We are aware of the holding in Miranda v. Arizona, 384 U.S. 436, 86 S. Ct. 1602, 16 L. Ed. 2d 694, that if an individual in custody indicates in any manner, during the interrogation, that he wishes to remain silent, the interrogation must cease. This rule is not applicable to the facts of this case. True, upon being arrested defendant stated that "he would rather not talk about it right now." The record does not show that the officers attempted further questioning at that time. The statement made by defendant when he was arrested did not bar further questions, because defendant, after having been fully advised of his constitutional rights, not only freely consented to but invited the police officer to resume talks with him. See State v.
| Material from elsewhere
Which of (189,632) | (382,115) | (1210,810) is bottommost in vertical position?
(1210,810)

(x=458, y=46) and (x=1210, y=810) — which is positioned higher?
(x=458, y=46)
Bishop, 272 N.C. 283, 158 S.E.2d 511.
The court correctly overruled defendant's objection and admitted statements made by defendant to Detective Washburn into evidence.
Defendant contends that the trial judge committed prejudicial error by refusing to suppress that portion of defendant's statements containing evidence of uncharged misconduct. The uncharged misconduct referred to is indicated by the statement made by defendant to Detective Washburn that at the time of defendant's arrest he was absent without leave from his military unit without proper authority. Such action is a *824 violation of the Uniform Code of Military Justice, 10 U.S.C.A. § 886.
It is the general rule that on a prosecution for a particular crime, evidence in chief which shows that defendant has committed other distinct, independent offenses is not admissible. State v. Myers, 240 N.C. 462, 82 S.E.2d 213; State v. McClain, 240 N.C. 171, 81 S.E.2d 364. This rule is subject to many exceptions. State v. McClain, supra, and State v. Harris, 223 N.C. 697, 28 S.E.2d 232.
In Stansbury, North Carolina Evidence, 2d Ed. § 91, p. 209, we find the following:"* * * It is submitted, however, that the rule is in fact a simple one which, when accurately stated, is subject to no exceptions: Evidence of other offenses is inadmissible if its only relevancy is to show the character of the accused or his disposition to commit an offense of the nature of the one charged; but if it tends to prove any other relevant fact it will not be excluded merely because it also shows him to have been guilty of an independent crime."
In instant case defendant was charged in the bill of indictments as "Curtis Proulx, alias Harold Jones." The evidence under attack is relevant to show to the jury the reasons for the use of the alias and to correctly identify defendant by name. It is clear that the evidence was not offered to show the character of defendant or his disposition to commit an offense of the nature of the one charged. Defendant made no request for limiting instructions on this point. Further, we are unable to perceive prejudicial error in the admission of testimony showing commission of an act which might result in the limited punishment which can be imposed by a summary court martial, or by "company punishment," when other conduct admitted in the same statement tends to show defendant's participation in two distinct felonies. Prejudicial error is further negated by defendant's own statement on cross-examination that he was AWOL at the time of his arrest. State v. Williams, 275 N.C. 77, 165 S.E.2d 481.
The trial judge did not commit error in admitting this portion of defendant's statement.